### Requirement
Beginning with the line that has "Prong Setting Round" and ending with the line that has "Najładniejsza bramka 7.", retype the entries below exactly, except for the pictures.

BEGIN Data for review

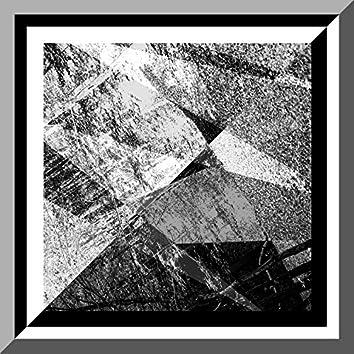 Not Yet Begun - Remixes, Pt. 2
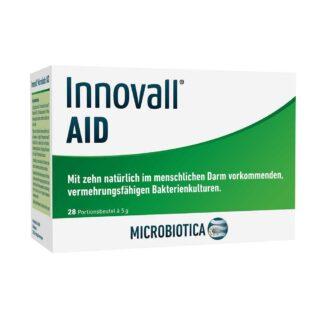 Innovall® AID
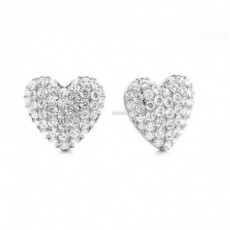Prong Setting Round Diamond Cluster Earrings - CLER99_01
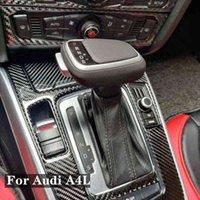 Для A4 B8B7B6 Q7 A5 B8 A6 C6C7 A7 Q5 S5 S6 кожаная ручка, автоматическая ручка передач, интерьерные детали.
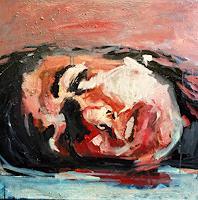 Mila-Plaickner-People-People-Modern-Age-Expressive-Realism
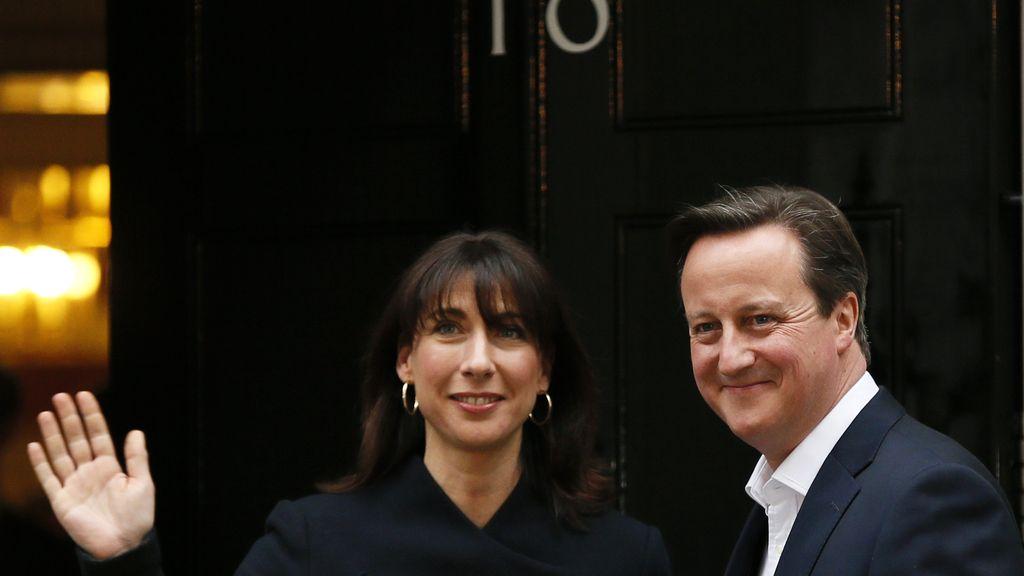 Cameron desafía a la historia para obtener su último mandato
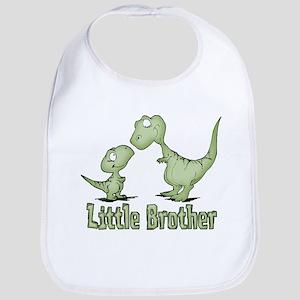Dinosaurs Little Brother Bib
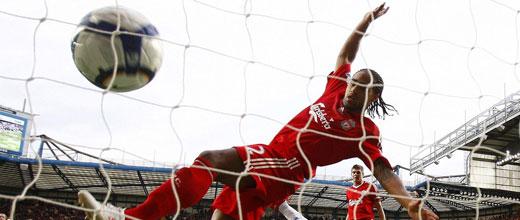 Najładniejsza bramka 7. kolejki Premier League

END Data for review
BEGIN Data for review

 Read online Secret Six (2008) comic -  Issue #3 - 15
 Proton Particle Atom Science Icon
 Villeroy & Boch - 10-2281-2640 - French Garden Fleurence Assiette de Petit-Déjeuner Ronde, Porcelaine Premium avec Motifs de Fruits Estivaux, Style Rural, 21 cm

END Data for review
BEGIN Data for review

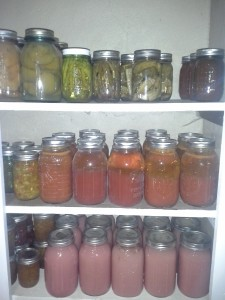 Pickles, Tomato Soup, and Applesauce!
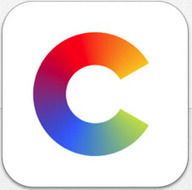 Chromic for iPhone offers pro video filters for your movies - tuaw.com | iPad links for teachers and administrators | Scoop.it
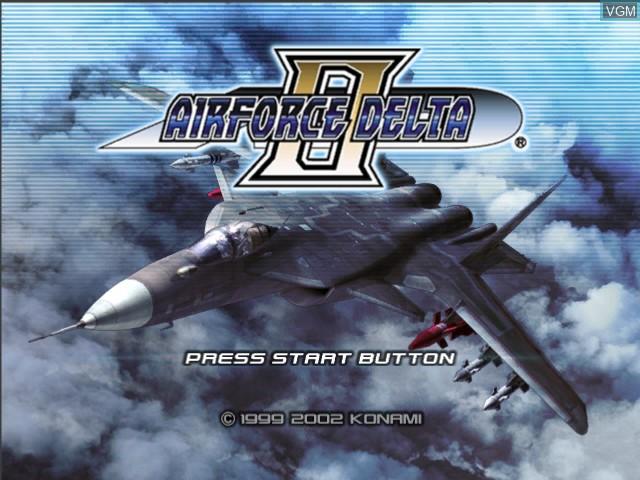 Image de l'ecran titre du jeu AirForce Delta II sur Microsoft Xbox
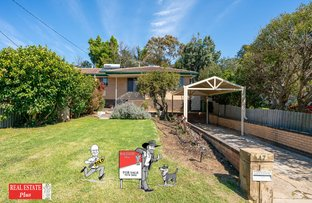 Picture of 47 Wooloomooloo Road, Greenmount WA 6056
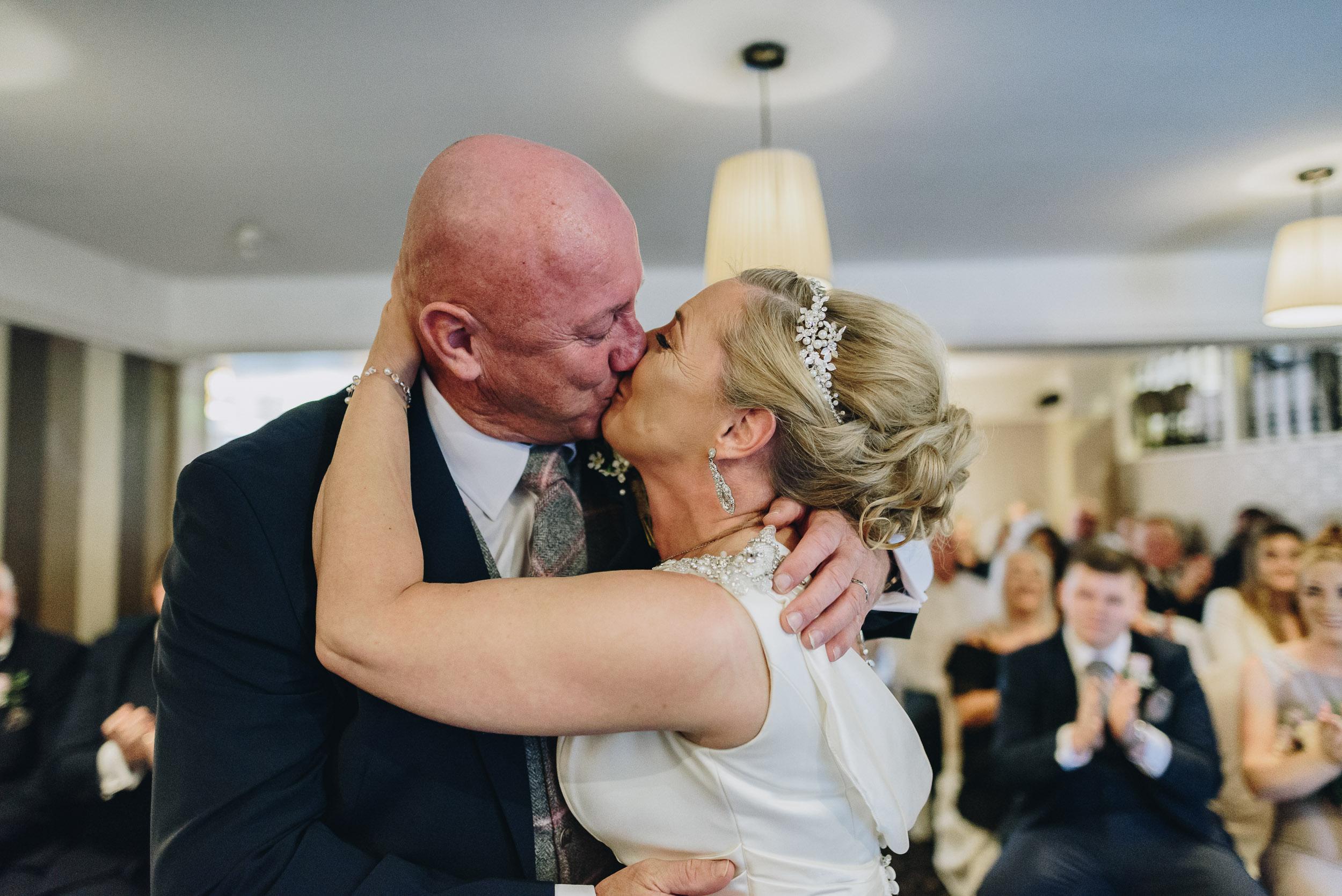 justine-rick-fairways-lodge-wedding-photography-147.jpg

END Data for review

### Result for this task
Prong Setting Round Diamond Cluster Earrings - CLER99_01
 Для A4 B8B7B6 Q7 A5 B8 A6 C6C7 A7 Q5 S5 S6 кожаная ручка, автоматическая ручка передач, интерьерные детали.
 Mila-Plaickner-People-People-Modern-Age-Expressive-Realism
 Cameron desafía a la historia para obtener su último mandato
Dinosaurs Little Brother Bib
 Najładniejsza bramka 7. kolejki Premier League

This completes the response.